To test their hypothesis, the scientists monitored how cancer cells behaved on various drugs at different times of day. First, they gathered a diverse group of cells from human breast cancer patients, including some healthy tissue cells and some tumorous cells. They closely monitored the cells’ characteristics such as growth rate, drug response, and circadian rhythm strength. They explained that circadian rhythm strength refers to a cell’s ability to periodically change its behavior, usually dictated by the day-night cycle.
To determine circadian rhythm strength, the scientists used a method called autocorrelation, which measured how similarly the cells behaved at different times. They used a second method to identify the dominant frequency of the cellular signal and its strength over time, called a continuous wavelength transform. They used this method to break down the signals into smaller pieces, each representing a different frequency and time range.
Finally, they looked at both the large-scale and small-scale cellular processes simultaneously using another method to further break down the signal, called multiresolution analysis. They combined these methods to measure how the drugs impacted cell growth over time and identify what changed based on time-dependent or circadian effects.
The researchers grew a group of specialized breast cancer cells known to have a built-in biological clock in a controlled environment. They added the various cancer-fighting drugs at different times of day to assess how their effectiveness varied. They also administered different amounts of the drugs to find the perfect dosage for each time of day. To test how the cells responded over time, they measured the cells’ growth rates by imaging them with a microscope and capturing how quickly they grew in different conditions. The scientists then organized the cells and drugs into groups based on how similarly they responded to the tests.

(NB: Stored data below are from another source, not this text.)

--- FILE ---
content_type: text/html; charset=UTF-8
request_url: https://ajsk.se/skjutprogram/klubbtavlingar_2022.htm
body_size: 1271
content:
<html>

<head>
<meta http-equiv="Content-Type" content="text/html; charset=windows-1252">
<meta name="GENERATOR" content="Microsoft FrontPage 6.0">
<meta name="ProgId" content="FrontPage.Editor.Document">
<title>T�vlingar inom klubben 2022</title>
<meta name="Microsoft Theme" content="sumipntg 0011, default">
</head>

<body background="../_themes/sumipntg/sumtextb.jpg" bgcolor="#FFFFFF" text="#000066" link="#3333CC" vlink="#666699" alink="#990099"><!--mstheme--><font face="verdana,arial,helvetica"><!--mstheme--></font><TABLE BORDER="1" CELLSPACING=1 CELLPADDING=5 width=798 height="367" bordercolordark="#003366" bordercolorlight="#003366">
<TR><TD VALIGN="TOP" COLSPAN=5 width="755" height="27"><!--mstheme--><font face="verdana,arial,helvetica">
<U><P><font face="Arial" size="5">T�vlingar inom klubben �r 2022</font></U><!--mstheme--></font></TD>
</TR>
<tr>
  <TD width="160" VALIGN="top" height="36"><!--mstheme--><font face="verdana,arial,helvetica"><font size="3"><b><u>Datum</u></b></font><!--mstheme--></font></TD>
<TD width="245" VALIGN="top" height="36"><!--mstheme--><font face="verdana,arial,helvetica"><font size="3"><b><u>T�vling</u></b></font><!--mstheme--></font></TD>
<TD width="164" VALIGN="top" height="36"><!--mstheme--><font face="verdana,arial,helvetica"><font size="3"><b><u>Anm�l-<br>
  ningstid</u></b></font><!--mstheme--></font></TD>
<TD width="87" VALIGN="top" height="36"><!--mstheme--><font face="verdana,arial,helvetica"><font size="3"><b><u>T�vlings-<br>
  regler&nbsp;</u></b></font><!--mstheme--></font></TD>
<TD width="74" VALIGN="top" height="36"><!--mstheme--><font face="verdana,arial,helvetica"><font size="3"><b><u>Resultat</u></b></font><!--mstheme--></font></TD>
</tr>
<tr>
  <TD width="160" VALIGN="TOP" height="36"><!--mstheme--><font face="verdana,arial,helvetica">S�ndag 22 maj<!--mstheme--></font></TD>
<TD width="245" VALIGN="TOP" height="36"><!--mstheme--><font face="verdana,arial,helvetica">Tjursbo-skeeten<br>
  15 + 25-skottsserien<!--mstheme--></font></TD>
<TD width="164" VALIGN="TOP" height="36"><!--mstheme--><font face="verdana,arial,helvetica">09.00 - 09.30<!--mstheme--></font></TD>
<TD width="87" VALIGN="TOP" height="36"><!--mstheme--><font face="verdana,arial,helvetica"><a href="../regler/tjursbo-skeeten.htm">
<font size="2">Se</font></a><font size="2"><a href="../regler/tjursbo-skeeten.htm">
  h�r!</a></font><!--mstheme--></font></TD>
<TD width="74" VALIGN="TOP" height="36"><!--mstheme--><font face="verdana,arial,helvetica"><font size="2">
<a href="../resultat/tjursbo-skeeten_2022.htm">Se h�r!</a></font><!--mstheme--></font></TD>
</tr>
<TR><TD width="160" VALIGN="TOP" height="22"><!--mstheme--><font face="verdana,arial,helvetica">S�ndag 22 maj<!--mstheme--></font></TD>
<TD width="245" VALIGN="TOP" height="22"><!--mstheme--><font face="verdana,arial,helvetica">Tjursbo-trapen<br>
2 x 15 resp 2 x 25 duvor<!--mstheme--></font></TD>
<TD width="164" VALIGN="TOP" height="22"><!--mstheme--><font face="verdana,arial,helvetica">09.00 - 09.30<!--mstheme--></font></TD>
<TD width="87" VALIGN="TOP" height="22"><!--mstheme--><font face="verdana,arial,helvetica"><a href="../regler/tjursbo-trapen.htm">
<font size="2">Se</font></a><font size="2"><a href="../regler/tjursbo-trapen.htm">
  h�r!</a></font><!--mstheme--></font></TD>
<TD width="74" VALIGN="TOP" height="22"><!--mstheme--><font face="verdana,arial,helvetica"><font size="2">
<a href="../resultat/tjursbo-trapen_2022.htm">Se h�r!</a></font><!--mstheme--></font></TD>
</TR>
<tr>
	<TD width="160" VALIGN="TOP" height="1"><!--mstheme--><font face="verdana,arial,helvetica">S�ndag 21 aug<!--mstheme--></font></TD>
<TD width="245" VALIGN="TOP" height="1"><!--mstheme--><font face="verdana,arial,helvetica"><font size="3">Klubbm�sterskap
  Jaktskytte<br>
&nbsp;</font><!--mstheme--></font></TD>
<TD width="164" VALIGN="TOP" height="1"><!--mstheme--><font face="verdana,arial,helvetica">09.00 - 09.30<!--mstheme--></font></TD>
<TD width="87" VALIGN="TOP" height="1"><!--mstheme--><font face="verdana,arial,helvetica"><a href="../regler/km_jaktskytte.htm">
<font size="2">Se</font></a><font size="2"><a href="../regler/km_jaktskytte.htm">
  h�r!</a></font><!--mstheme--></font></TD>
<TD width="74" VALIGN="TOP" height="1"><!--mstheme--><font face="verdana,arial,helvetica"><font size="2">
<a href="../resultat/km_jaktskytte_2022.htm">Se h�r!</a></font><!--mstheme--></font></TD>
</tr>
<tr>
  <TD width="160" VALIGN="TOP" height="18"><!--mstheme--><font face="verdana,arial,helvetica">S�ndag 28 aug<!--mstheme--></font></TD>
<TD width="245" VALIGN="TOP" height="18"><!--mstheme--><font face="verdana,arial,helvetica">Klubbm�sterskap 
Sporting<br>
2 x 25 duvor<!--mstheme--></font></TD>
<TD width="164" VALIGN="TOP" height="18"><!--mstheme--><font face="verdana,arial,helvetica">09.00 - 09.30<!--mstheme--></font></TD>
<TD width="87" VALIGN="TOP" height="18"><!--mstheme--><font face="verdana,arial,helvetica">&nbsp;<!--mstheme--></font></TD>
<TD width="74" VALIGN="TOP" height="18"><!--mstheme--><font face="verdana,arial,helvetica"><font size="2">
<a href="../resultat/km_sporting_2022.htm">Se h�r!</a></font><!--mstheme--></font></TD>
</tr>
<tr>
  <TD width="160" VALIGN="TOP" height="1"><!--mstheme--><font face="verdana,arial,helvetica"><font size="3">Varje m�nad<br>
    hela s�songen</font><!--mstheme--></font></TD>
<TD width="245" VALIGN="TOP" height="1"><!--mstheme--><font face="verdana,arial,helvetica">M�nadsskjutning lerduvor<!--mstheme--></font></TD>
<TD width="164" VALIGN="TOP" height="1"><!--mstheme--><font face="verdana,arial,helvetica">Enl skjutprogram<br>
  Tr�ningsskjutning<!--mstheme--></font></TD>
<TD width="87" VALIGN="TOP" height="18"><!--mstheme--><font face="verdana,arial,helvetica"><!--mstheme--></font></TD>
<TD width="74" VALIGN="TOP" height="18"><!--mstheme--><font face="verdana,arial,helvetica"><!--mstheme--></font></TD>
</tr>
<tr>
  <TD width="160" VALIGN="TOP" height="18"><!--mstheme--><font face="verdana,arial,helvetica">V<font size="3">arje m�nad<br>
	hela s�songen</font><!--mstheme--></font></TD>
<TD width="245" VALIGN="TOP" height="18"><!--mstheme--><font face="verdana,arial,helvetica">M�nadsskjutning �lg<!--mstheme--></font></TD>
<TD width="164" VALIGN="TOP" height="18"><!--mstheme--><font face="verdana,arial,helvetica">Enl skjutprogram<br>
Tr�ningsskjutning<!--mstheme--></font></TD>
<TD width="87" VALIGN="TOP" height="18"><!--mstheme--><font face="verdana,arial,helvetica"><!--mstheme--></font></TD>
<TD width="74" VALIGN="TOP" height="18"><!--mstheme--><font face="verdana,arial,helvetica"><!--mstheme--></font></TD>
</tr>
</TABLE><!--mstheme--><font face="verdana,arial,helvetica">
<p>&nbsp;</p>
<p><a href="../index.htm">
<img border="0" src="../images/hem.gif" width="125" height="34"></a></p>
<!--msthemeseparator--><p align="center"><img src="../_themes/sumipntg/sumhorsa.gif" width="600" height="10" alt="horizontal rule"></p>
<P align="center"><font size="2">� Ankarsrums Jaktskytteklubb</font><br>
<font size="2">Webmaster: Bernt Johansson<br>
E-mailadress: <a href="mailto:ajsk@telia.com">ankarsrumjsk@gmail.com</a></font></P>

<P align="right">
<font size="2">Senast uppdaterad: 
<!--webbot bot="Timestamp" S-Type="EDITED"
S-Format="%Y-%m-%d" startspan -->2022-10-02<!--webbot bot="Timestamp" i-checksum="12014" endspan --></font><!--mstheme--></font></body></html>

The researchers also performed tests to measure the efficiency of the drugs they administered. First, they synchronized the cells to a specific circadian phase using a series of light-dark cycles. Then, they administered the drugs at different times of day over 4-hour intervals while monitoring their cell growth and viability using live-cell imaging. The team then compared how the cells responded to the drugs at different circadian phases to identify the best time of day to administer drugs for cancer treatment. The scientists found a strong correlation between the circadian clock and how effective the drugs were.
To more deeply explore the impact of the circadian clock on cell treatments, the scientists also tested the contribution of each genetic component within the cell to its overall drug response. They explained that the genes in our body determine how well the drug suppresses the cancer, and how strongly it can accept the drug. But since we have almost 20,000 genes, the scientists want to match each drug to a target gene that will respond most effectively.
To do this, the team used 2 techniques that collect very large data sets and create a prediction, called linear discriminant analysis and principal component analysis. They used these methods to rank the cells’ genes according to how effectively they helped the cell respond to the drugs, and to identify mutation patterns between genes. They found that different genes express different sensitivities for each drug.
The scientists concluded that circadian cell rhythms affect drug sensitivity and effectiveness. They suggested future workers test other unexplored genes to see if they are sensitive to specific cancer drugs. The team concluded that their results will help scientists to better understand how the body’s 24-hour cycle impacts time-sensitive cancer treatments.